TEXT SECTION:
────────────────────

In an interview with Light Reading, Carmel Group Chairman and Chief Service Officer Jimmy Schaeffler said he was surprised that the top media executives “were able to lobby shareholders and board of director members to obtain such high compensation amounts.” He’s also surprised that since the study was released over the summer, no stockholder group from any of these companies has contacted him for more information so they could challenge the generous executive pay packages.
“I thought I’d get a call [from a Discovery stockholders group],” he said. “But I have not gotten any such call.”
Schaeffler cites a number of possible factors behind the high media payouts. These factors include the close ties between the media business and Wall Street, the strong influence these mainly charismatic executives exert over their boards, a long tradition of high media salaries and a lack of checks and balances on the company boards. He also believes media companies may have lost sight of how they much they really need to shell out for talented executives.

────────────────────

PROBLEMS TO WORK ON:
a. Summarize the passage on media executive pay in two sentences.
b. In the passage on media executive pay, the sentence beginning "These factors include" names several factors behind the high payouts. List all of them.
c. Pick up the passage on media executive pay after its final sentence and keep writing it.
The records that come next have no connection to the passage on media executive pay.

A run of records
────────────────────

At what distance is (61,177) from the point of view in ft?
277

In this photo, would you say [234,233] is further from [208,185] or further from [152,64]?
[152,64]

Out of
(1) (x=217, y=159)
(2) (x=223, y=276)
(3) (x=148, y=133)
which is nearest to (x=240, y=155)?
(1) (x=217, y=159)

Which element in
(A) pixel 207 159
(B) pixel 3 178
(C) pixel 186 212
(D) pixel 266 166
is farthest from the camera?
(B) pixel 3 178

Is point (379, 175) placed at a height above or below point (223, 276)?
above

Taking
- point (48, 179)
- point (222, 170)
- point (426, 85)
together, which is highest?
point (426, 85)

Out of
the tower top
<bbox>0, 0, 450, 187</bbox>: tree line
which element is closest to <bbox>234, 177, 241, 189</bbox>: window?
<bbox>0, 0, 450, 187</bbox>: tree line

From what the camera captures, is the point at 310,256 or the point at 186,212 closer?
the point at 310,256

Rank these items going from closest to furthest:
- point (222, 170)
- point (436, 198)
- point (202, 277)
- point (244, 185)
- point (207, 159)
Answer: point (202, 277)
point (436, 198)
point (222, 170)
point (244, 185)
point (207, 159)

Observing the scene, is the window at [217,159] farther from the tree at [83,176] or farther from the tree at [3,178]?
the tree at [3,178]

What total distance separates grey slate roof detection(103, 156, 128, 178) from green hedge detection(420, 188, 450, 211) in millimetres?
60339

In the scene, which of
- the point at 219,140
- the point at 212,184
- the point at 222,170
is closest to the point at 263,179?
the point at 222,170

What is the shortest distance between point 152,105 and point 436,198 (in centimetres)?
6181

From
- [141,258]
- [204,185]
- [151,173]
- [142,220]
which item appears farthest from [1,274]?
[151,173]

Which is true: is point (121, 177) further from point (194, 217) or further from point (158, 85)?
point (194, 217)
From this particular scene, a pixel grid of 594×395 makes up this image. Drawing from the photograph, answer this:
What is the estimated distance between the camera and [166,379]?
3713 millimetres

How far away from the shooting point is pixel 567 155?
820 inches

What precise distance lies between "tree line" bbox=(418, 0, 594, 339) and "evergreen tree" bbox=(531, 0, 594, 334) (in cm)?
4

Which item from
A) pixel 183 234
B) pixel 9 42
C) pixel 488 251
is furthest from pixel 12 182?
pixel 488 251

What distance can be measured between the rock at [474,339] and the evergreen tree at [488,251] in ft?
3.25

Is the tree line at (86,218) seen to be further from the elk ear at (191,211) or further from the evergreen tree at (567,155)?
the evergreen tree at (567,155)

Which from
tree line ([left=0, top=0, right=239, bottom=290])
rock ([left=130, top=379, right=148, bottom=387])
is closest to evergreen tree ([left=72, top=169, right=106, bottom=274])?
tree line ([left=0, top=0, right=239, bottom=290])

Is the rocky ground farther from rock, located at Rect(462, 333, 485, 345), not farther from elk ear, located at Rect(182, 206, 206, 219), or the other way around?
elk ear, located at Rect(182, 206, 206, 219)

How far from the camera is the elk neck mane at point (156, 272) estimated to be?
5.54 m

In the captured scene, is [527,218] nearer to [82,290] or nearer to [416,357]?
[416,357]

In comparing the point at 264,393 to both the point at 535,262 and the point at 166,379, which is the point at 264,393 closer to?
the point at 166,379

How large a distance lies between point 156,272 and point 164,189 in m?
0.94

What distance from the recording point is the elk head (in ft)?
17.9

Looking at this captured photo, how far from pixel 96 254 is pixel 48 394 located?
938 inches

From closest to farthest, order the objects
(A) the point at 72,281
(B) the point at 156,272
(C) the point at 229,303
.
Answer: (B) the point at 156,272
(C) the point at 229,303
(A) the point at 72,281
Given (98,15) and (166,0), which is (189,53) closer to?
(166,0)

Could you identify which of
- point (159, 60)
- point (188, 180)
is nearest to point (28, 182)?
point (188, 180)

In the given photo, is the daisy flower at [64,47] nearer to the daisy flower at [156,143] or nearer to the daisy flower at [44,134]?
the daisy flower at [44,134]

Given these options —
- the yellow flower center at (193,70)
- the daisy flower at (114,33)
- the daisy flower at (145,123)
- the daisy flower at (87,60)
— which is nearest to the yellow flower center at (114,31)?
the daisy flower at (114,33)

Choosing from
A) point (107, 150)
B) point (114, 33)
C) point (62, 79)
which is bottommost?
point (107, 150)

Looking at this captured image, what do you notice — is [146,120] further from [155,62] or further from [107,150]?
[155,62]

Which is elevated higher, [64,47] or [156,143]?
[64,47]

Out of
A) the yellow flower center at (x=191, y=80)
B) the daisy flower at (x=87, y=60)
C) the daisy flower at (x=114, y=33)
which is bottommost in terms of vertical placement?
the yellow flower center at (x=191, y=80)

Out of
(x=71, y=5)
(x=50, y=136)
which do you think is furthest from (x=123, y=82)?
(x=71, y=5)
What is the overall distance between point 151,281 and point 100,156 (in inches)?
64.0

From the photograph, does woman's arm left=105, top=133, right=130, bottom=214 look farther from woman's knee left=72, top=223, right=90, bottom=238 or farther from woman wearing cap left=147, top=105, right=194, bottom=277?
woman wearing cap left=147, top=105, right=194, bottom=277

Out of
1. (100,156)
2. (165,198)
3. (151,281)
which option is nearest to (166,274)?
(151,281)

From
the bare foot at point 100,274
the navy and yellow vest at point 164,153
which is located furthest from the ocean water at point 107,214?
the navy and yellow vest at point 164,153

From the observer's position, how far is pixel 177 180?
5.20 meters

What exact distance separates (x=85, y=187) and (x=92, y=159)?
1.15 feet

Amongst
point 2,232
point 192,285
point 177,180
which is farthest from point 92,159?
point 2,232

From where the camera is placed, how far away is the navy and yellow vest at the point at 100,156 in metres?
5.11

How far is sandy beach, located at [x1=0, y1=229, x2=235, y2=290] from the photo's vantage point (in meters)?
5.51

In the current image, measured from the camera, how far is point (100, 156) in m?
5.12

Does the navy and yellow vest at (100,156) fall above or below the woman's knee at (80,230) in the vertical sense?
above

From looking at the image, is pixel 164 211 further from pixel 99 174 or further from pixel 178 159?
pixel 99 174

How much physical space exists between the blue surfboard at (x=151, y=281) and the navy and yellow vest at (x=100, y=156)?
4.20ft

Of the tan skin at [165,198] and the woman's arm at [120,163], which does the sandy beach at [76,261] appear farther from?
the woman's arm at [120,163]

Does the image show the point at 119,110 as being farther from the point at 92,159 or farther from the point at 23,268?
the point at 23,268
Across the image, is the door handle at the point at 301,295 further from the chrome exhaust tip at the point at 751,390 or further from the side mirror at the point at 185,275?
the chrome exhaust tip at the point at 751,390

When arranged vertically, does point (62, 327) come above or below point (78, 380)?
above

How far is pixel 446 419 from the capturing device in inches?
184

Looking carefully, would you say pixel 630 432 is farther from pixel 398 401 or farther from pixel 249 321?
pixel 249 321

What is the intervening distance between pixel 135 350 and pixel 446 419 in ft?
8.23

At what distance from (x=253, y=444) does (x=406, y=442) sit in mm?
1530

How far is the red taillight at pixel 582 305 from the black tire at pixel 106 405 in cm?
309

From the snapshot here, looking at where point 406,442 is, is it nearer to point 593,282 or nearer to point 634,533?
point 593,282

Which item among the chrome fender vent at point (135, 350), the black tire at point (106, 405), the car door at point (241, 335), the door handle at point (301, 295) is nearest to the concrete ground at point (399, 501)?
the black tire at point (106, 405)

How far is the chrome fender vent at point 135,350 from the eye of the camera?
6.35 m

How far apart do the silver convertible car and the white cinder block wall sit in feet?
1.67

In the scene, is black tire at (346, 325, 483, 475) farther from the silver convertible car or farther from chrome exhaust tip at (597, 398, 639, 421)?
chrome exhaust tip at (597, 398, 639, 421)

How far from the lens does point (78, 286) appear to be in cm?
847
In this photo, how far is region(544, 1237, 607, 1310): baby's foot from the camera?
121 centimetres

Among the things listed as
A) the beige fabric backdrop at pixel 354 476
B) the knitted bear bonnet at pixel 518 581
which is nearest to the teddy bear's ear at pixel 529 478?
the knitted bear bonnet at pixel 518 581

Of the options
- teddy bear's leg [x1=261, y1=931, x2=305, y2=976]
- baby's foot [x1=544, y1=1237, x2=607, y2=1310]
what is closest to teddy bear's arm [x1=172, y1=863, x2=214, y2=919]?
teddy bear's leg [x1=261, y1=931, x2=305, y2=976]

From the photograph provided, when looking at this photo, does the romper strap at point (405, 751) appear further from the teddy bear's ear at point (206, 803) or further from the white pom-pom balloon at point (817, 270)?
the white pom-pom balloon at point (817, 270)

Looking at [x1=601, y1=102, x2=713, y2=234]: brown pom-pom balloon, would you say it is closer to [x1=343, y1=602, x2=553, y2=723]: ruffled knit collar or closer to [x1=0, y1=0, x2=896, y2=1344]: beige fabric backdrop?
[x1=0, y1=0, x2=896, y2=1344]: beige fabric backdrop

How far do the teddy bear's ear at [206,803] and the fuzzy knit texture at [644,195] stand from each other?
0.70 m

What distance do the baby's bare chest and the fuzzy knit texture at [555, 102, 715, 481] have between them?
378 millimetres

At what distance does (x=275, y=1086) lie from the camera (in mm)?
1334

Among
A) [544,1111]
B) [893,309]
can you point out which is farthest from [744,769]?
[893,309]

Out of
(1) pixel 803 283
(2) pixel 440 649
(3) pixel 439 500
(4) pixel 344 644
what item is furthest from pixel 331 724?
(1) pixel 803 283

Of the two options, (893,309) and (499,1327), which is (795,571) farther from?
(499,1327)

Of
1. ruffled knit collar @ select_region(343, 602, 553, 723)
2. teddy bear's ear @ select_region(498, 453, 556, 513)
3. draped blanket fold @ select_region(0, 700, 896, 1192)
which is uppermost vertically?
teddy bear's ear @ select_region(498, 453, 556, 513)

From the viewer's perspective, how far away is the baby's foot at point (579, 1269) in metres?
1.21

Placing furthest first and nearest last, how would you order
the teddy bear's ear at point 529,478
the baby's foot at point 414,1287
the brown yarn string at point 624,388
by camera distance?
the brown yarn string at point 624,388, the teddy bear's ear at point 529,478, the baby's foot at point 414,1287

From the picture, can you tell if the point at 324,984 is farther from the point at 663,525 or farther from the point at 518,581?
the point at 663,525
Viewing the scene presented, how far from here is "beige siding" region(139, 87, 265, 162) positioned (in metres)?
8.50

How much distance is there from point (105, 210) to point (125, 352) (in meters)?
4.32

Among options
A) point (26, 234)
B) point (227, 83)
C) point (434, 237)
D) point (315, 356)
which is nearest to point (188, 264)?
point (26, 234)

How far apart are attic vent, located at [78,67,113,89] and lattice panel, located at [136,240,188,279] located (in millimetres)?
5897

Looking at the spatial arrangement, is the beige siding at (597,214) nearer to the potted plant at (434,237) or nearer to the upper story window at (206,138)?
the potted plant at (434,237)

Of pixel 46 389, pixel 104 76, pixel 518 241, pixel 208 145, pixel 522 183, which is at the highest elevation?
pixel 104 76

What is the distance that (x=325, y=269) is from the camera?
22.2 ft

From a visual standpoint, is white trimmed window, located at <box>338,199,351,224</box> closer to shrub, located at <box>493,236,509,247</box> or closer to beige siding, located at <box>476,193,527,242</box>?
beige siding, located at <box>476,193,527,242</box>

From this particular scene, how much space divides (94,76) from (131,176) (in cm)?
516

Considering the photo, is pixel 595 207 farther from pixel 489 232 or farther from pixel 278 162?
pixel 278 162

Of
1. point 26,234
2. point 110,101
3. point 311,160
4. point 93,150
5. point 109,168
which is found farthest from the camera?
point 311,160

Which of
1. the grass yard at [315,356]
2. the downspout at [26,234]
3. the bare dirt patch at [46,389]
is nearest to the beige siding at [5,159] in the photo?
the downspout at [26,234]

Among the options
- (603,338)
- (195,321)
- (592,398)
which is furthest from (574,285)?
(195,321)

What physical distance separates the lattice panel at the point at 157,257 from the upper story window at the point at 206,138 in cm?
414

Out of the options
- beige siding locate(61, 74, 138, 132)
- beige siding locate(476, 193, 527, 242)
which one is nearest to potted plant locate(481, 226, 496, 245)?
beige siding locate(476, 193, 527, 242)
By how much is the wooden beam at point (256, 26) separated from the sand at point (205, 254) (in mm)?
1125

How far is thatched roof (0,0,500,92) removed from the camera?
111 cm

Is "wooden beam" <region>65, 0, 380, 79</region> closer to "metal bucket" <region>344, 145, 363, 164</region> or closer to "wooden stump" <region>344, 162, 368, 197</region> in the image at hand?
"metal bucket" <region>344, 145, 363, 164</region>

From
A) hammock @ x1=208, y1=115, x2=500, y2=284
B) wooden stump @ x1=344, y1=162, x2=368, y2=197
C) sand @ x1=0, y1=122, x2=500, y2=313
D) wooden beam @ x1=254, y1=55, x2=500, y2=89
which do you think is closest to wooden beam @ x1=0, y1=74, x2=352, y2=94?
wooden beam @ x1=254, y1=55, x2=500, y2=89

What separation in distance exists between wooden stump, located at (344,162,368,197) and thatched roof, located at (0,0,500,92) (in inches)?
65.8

────────────────────

SOLVED TASKS:
a. Carmel Group chairman Jimmy Schaeffler told Light Reading he was surprised that top media executives obtained such high compensation and that no stockholder group has contacted him to challenge those pay packages since his study came out. He attributes the payouts to ties between media and Wall Street, executives' influence over their boards, a tradition of high media salaries and weak board checks, and he suspects media companies have lost sight of how much they really need to pay for talent.

b.
- The close ties between the media business and Wall Street
- The strong influence these mainly charismatic executives exert over their boards
- A long tradition of high media salaries
- A lack of checks and balances on the company boards

c.
But, with traditional media powers like Time Warner Inc. (NYSE: TWX) now desperately fighting defensive battles to fend off such relative upstarts asNetflix Inc. (Nasdaq: NFLX), the days of bloated media CEO salaries could well be numbered. As their companies increasingly slip and slide in the new media economy, it will likely be awfully tough for the top executives to keep commanding such high compensation packages. Which would be a good thing.
“We may very well have seen the peak,” Schaeffler said. “This study is probably the last time you’ll see anything nearly that high.”